We’ve seen Russia set up an alternative to SWIFT in order to be free from American monetary interference in pan-Asian trade. We’ve seen China take major steps to exclude the dollar from her trade as much as possible and to enhance the role of her own currency. And now we have a schism over Iran between America and the Europe it set up after WW2 through the mechanism of the CIA-controlled American Committee for United Europe in 1948.It is unprecedented, and today America obviously cares less for her relationship with European allies than she hates Iran. There can be little doubt that America’s undeclared war against the land of Omar Khayyam is intended to undermine its economy and create the conditions for internal revolution. The Iranian rial has continued its collapse, and the theocratic government has played into US hands by shutting down “unauthorised” money-changers, with Grand Ayatollah Nasser Makarem Shirazi calling for the execution of money changers to help end the currency crisis. The black-market rate for rials has rocketed as a result, and according to Professor Steve Hanke whose department at John Hopkins University makes a study of these things, the true rate of price inflation has jumped to 74.8%.

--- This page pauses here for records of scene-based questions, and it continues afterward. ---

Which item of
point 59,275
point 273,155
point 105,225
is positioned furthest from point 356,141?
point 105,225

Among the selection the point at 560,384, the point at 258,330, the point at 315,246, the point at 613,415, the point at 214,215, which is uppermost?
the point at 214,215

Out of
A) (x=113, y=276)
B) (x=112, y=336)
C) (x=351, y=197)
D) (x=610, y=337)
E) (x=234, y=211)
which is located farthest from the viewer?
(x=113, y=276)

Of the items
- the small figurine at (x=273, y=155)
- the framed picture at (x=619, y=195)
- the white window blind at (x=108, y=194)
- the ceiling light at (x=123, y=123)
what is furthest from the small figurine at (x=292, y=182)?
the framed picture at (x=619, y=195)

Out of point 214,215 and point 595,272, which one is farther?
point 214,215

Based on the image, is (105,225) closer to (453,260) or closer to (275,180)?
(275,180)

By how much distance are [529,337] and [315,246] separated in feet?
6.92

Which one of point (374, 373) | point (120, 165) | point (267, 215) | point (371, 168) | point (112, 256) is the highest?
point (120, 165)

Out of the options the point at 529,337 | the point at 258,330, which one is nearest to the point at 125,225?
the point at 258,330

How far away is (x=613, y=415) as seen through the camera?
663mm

For the ordinary Iranian, gold has always been the ultimate money, while their government’s rials are to be rapidly passed on to someone else. America’s sanctions and the government’s actions merely reinforce that message. Time will tell whether America’s attempt to undermine Iran’s theocracy succeeds, but history suggests it is unlikely. And at a national level, Iran is driven by American actions into accepting anything but dollars in payment for her oil exports. She would like euros, and given the EU is still trying to sell her capital goods, that makes sense. But no commercial bank dares facilitate payment in any currency under the threat of US sanctions and penalties.

That leaves only three possibilities beyond America’s influence: Chinese yuan, Russian roubles, and gold, all independent from the West’s banking system. It is no wonder the new yuan for oil contract in Shanghai, perhaps with a little help from China’s state-owned banks, has got off to a roaring start. We can all understand the desire to lock in oil prices for future delivery, in this case it is in return for yuan issued by the People’s Bank of China. However, in the future Iran will be able to spend the bulk of her yuan on other raw materials, using a range of yuan futures contracts as a bridge to them from her oil.